THEN THE JANITOR HANDED YOU A USB THAT COULD BURY YOUR TRAITOR AND RESURRECT YOUR NAME

THEN THE JANITOR HANDED YOU A USB THAT COULD BURY YOUR TRAITOR AND RESURRECT YOUR NAME

Your shame rises first, hot and bitter.
Because you realize how many times you walked past this man without seeing him.
How many times you said “good evening” while your mind stayed on mergers and headlines.
You want to apologize, but you don’t know how to do it without making it about you.

Instead, you ask the only question that matters now.
“What do we do?” you whisper.

Luis’s expression doesn’t change, but his eyes sharpen.
“We don’t fight them like rich people fight,” he says.
“We fight them like janitors fight.”
He taps the desk lightly. “Slow. Quiet. With receipts.”

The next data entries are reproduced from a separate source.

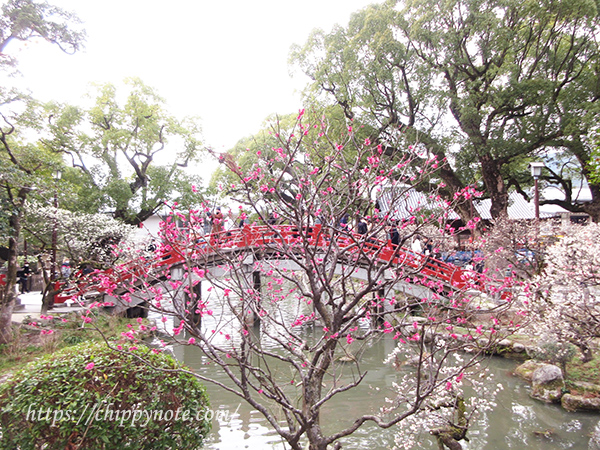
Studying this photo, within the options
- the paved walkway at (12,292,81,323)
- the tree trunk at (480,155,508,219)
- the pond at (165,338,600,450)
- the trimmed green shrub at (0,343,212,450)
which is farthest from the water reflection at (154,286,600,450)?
the tree trunk at (480,155,508,219)

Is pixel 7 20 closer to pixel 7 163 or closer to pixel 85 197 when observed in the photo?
pixel 7 163

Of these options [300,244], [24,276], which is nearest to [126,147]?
[24,276]

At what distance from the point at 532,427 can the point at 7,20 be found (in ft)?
46.4

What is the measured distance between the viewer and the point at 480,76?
51.4ft

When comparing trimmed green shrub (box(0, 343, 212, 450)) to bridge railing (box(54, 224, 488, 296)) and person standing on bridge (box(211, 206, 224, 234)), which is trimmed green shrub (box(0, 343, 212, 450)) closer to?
bridge railing (box(54, 224, 488, 296))

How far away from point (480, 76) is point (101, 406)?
16978mm

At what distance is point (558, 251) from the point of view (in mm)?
8625

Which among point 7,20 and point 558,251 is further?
point 7,20

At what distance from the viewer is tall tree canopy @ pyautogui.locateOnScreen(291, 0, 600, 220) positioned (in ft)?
48.5

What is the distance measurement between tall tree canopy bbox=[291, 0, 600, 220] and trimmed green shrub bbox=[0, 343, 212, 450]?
43.7 feet

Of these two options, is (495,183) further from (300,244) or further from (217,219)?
(217,219)

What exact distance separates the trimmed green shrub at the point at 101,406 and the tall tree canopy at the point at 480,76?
1333 centimetres

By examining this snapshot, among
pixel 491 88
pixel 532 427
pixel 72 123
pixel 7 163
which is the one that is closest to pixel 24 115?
pixel 7 163

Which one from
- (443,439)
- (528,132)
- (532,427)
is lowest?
(532,427)
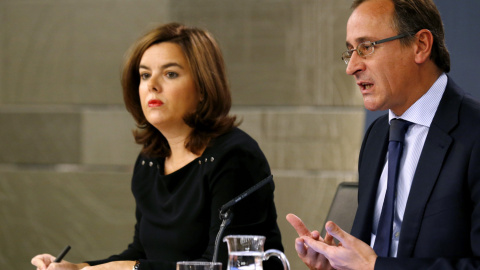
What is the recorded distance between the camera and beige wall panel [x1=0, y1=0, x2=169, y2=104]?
3783 millimetres

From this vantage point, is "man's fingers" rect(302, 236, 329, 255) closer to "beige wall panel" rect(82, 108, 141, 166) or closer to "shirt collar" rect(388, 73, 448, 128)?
"shirt collar" rect(388, 73, 448, 128)

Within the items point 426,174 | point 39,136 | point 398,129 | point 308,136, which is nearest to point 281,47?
point 308,136

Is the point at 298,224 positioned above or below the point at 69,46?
below

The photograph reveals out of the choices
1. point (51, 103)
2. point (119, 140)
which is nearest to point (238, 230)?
point (119, 140)

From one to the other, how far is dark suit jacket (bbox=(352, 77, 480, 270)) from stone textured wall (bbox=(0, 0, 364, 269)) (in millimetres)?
1708

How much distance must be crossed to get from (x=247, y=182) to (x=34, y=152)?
2.04 metres

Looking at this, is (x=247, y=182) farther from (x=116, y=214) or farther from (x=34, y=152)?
(x=34, y=152)

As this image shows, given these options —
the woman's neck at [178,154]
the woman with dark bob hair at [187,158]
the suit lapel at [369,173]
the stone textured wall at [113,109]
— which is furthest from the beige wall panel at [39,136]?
the suit lapel at [369,173]

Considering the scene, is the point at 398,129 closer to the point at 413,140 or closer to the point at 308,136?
the point at 413,140

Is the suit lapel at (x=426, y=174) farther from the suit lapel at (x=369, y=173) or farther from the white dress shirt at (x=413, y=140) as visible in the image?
the suit lapel at (x=369, y=173)

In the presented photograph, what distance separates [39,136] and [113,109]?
1.68 feet

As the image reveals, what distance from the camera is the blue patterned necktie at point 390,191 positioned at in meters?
1.81

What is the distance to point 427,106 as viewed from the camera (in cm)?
183

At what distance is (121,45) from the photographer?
12.4 ft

You spend the next hour building a plan in a closet that smells like bleach and rebellion.
Luis insists you do nothing from your phone, nothing from your corporate devices, nothing that pings your usual digital footprint.
You use his old laptop to create a new email, new cloud storage, and multiple backups.
You learn quickly that a man who cleans an office for twenty years is an expert at hiding things in plain sight.

When you try to call your head of security, Luis stops you.
“Don’t,” he says. “If Miranda owns the CFO seat, she owns people you think are loyal.”
You swallow the instinct to bulldoze through the problem, because bulldozing is what got you here.
Instead, you let Luis guide you like he’s steering a ship through fog.

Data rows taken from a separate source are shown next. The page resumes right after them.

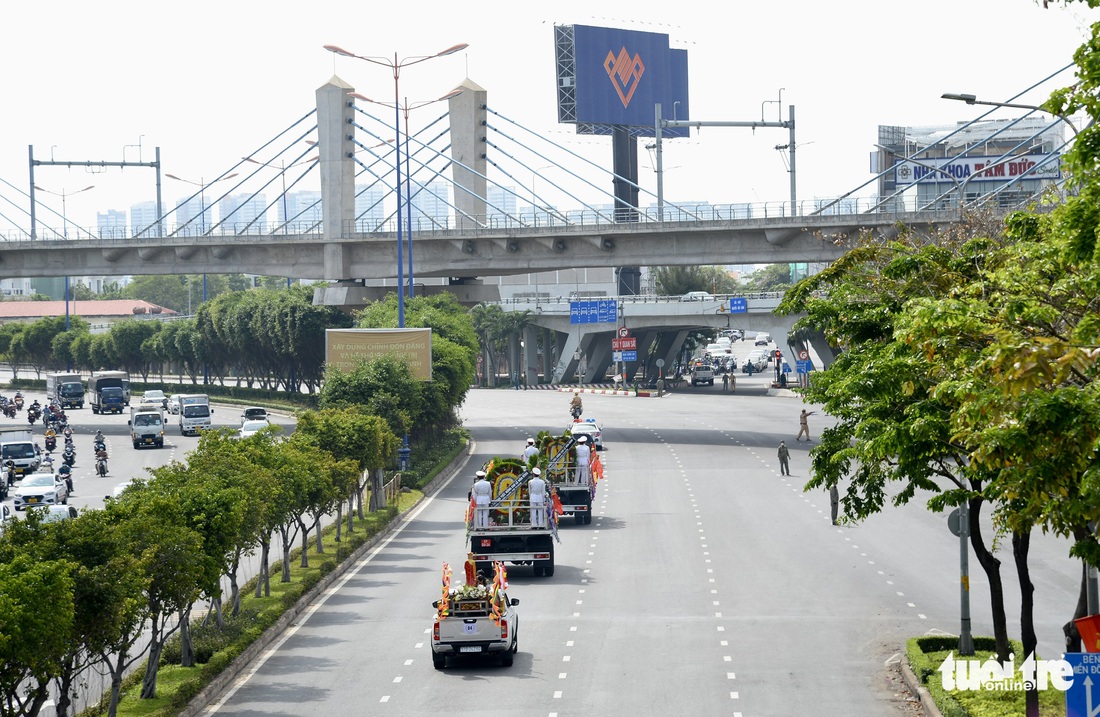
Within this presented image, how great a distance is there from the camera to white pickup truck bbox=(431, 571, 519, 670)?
2186cm

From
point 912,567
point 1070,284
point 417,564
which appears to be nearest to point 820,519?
point 912,567

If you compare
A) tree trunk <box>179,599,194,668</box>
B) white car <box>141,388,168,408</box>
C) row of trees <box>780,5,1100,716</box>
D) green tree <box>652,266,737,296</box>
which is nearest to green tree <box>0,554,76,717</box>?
tree trunk <box>179,599,194,668</box>

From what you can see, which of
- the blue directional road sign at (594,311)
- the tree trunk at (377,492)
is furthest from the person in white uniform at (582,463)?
the blue directional road sign at (594,311)

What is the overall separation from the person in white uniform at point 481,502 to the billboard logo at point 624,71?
3623 inches

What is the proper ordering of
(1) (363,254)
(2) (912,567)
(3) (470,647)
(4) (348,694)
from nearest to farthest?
1. (4) (348,694)
2. (3) (470,647)
3. (2) (912,567)
4. (1) (363,254)

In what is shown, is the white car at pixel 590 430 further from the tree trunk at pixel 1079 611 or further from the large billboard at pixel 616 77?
the large billboard at pixel 616 77

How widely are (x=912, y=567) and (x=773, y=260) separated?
33.4m

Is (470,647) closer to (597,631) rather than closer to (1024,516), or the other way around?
(597,631)

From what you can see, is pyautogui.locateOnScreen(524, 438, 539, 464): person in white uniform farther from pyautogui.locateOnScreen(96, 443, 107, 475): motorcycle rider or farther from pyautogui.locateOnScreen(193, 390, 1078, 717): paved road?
pyautogui.locateOnScreen(96, 443, 107, 475): motorcycle rider

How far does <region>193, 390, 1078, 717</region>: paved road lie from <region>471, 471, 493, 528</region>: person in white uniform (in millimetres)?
1502

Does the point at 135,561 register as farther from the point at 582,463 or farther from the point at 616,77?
the point at 616,77

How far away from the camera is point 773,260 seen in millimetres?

Your first move is not revenge.
It’s survival.
You need your personal accounts unfrozen, a safe place to sleep, and a lawyer who isn’t on Miranda’s payroll.
Luis gives you a name: Marisol Chen, a former federal prosecutor who now takes white-collar cases that smell like injustice.

“She helped my nephew,” Luis says simply.
Your eyebrows lift.
Luis shrugs. “I told you. Invisible people have networks too.”

You meet Marisol in a twenty-four-hour diner in Queens, not a glossy office with floor-to-ceiling glass.
Luis sits beside you, quiet, watching the door.
Marisol arrives in a plain coat, hair pulled back, eyes like she’s already reading your lies and separating them from truth.
When you tell her your name, she doesn’t flinch or smile. She just says, “Show me.”

You slide the USB across the table like it’s contraband.
Marisol plugs it into a secure device and watches the first video without blinking.
Halfway through, she lifts her coffee and takes a slow sip, like she’s tasting certainty.
When it ends, she looks at you and says, “They didn’t just frame you. They tried to erase you.”